• [What you are asked to do]:
Extend the guide below on gathering a lifetime of scholarly publications and posting them openly in eScholarship, picking up after its final sentence.

• [Source]:
============================================================

This toolkit is for authors who have decided they want to secure their academic legacy by making their collected scholarly publications openly available online, enabling readers anywhere in the world to access these significant pieces of scholarship without charge.
Note: If you are a UC employee with scholarly articles published since the adoption of the UC open access policies (2013-2015), it will probably be simpler for you to rely on those policies and deposit your recent work directly in the UC publication management system, without needing to go through some of these steps. Older publications can be harder to find or might raise confusing copyright questions, and this guide is especially designed to help navigate these kinds of issues. If you already have publications in eScholarship collected under the auspices of the UC open access policies, this guide will help you add your older publications to those and display them together.
Organizing a lifetime of publications can be a daunting task, and a time consuming one. Some of you might be lucky enough to have resources from your academic departments, such as a student assistant. For others, the work will need to be done yourself, as a labor of love requiring patience, persistence, and, sometimes, a good sense of humor.
Perhaps you have a publication list that spans decades, containing publications of different types and from a variety of publishers, and you’re not sure where to start. The steps outlined in this guide will help you collect digital copies of your works and, ultimately, post them in eScholarship, UC’s open access repository and publishing platform. Here’s an example of how you might share your collected work in eScholarship. Even if you don’t ultimately create a complete collection, each individual publication you upload will be available to readers worldwide and will start accumulating usage statistics as soon as you submit it.

============================================================

• [Dataset rows]:
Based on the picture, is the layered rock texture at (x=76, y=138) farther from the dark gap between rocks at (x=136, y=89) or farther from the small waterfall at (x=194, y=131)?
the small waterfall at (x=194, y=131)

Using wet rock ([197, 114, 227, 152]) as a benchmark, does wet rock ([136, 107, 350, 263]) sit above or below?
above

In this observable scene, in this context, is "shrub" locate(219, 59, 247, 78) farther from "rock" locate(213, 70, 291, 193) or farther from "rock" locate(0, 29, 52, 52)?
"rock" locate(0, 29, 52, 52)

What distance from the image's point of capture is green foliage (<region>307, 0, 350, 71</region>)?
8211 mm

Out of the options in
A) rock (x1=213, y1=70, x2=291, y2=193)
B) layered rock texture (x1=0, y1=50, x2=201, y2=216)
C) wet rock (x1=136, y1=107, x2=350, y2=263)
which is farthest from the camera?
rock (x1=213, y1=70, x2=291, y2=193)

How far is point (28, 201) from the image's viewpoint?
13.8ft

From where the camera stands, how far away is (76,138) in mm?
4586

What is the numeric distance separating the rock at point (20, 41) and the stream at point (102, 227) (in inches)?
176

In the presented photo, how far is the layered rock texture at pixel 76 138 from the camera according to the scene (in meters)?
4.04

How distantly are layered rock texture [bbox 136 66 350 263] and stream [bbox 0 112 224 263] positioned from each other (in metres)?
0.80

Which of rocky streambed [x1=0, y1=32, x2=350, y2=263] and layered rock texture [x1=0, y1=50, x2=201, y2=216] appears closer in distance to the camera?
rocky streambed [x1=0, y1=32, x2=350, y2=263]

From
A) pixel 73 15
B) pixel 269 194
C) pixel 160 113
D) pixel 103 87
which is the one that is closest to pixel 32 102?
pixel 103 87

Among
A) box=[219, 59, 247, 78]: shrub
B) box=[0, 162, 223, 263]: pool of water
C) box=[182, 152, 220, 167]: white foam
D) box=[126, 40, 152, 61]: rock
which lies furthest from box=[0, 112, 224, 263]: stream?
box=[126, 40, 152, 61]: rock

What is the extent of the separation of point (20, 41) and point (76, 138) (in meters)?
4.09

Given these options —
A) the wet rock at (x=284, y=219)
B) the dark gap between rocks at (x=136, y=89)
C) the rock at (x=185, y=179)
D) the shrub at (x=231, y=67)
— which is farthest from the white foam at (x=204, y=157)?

============================================================

• [Result of this exercise]:
How long will this project take? It depends on a number of factors, including: how many publications you want to post; how hard it is to find copies of those publications; and how long it takes for publishers to respond to your permission requests. In this toolkit, we have broken the process down into step-by-step instructions that we hope will make the work more approachable. We encourage you to work in batches, to keep things manageable.
How to use this toolkit
You don’t have to move through the whole guide from start to finish with your entire publication list. In fact, we encourage you to iterate instead: skim the whole guide, but start with a manageable batch of publications, get them organized, figure out permissions, and post them. Then start another batch. You can also preview the parts of the guide that you’re most interested in. Are you especially curious about copyright? Read Part 3, “Figuring out contracts and copyrights.” Are you having trouble imagining how to keep track of such a large project? Check out Part 2, “Collecting your files.”
Part 1, Creating your list, involves creating a comprehensive list of the publications you’d like to post, in a format that facilitates tracking the progress of your project. We recommend a spreadsheet, and walk you through the process of creating one using Google Scholar. We also suggest some alternative approaches if Google Scholar doesn’t work for you.
- Build your list on Google Scholar
- Export your list to a spreadsheet
- Alternate tools for building and managing your list
Part 2, Collecting your files, explains the different versions of your work that you may want to use, along with the benefits and limitations of each. It then discusses strategies for organizing these files and for tracking down hard to find publications.
- Decide which version you prefer
- Name and organize your files
- Track your files in your spreadsheet
- Locate hard to find publications
Part 3, Figuring out contracts and copyrights, discusses what rights you may already have through copyright law or contracts you’ve signed in the past. Then it walks you through the process of identifying who owns the copyright in your work (if not you), sending the owner a copyright permission request (using a template we provide), and tracking the results. It also talks about what to do if you can’t figure out who owns the rights.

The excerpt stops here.